When Nceba Faku was appointed mayor of the then Transitional Local Authority in 1994, most officials were only too happy to use the existing skills to provide services to the wider populace, which had been denied to them by central government interference through the Group Areas Act, etc. Faku used these skills to meet the aspirations of the city as a whole.
Then the ANC decided it wished to control all metropolitan municipalities centrally. Out went Faku and in came a series of centrally managed puppets.
The skills base was eroded by “encouraged” early retirements, cadre deployment, and promotion of officials with no knowledge of municipal procedures and systems, nor the necessary technical skills and experience to meet the needs of the metro. This political meddling has practically bankrupted the municipality and the voting population is finally getting fed up.
Now there is a crisis, the ANC brings in someone who has some track record (in a totally different arena) and expects him to turn the ship around within 12 months and fix the structural problems that have beset the municipality through years of mismanagement. This is wishful thinking, the problem requires a long-term strategy.

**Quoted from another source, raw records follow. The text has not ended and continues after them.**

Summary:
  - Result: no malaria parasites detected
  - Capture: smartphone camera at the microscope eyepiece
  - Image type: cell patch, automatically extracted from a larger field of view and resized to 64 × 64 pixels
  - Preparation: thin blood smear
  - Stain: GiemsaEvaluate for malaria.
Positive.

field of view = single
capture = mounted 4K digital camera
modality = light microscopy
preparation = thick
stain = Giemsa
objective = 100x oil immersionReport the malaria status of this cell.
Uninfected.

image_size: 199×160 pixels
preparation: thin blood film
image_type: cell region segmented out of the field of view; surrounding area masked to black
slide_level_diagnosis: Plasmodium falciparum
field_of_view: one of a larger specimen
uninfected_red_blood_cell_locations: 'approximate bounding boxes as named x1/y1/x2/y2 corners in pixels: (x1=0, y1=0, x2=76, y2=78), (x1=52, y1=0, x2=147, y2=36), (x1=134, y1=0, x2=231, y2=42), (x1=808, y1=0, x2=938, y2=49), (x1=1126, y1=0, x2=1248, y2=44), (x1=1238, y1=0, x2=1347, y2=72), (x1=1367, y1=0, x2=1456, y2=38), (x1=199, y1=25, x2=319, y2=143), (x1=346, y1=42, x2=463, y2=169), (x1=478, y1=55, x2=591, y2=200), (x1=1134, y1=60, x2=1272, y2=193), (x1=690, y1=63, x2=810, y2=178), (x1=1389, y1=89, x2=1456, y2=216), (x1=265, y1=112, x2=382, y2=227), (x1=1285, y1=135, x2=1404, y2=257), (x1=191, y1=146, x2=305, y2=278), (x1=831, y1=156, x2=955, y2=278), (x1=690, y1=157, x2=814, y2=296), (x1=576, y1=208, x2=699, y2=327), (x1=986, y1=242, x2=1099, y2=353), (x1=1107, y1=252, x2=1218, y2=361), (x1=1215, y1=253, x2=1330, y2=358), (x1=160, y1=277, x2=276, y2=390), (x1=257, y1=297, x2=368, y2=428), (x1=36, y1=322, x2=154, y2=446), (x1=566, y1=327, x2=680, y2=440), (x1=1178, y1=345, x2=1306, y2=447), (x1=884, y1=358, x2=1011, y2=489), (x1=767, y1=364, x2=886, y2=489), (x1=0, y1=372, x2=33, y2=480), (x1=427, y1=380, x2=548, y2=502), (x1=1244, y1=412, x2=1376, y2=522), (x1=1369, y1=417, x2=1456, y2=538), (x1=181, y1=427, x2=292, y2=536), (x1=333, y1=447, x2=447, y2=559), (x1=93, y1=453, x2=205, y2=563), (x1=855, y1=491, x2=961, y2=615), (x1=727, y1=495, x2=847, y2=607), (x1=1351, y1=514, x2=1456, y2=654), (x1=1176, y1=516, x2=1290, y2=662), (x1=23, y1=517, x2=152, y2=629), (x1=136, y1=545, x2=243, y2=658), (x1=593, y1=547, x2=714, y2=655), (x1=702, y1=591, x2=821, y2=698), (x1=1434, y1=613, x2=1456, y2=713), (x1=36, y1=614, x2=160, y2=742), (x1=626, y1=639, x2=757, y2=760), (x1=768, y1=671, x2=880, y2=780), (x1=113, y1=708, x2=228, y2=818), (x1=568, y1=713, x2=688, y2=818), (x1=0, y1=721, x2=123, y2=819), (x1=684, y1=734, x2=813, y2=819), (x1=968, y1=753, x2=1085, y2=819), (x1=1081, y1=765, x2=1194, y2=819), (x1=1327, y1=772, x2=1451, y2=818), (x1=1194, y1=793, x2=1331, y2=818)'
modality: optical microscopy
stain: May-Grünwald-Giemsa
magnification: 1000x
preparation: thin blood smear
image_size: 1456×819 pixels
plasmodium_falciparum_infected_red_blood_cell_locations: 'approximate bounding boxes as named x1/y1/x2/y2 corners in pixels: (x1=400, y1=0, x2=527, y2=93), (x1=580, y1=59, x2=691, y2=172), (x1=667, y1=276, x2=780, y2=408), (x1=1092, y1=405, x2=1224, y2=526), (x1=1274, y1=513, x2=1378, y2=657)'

My concern is that if the ANC does manage to win a majority in next year’s elections, out through the revolving door goes Danny Jordaan (back to Safa) and in comes a new stream of deployed Jacob Zuma loyalists to feed at the municipal trough – kept stocked by long-suffering ratepayers.
Elsewhere – in the civilised world – executive mayors are democratically elected by the citizens. The mayor is then answerable to the electorate and not to a political party.
I am afraid our system is fundamentally flawed and if this structural problem is not rectified, we will continue on the slippery slope to chaos.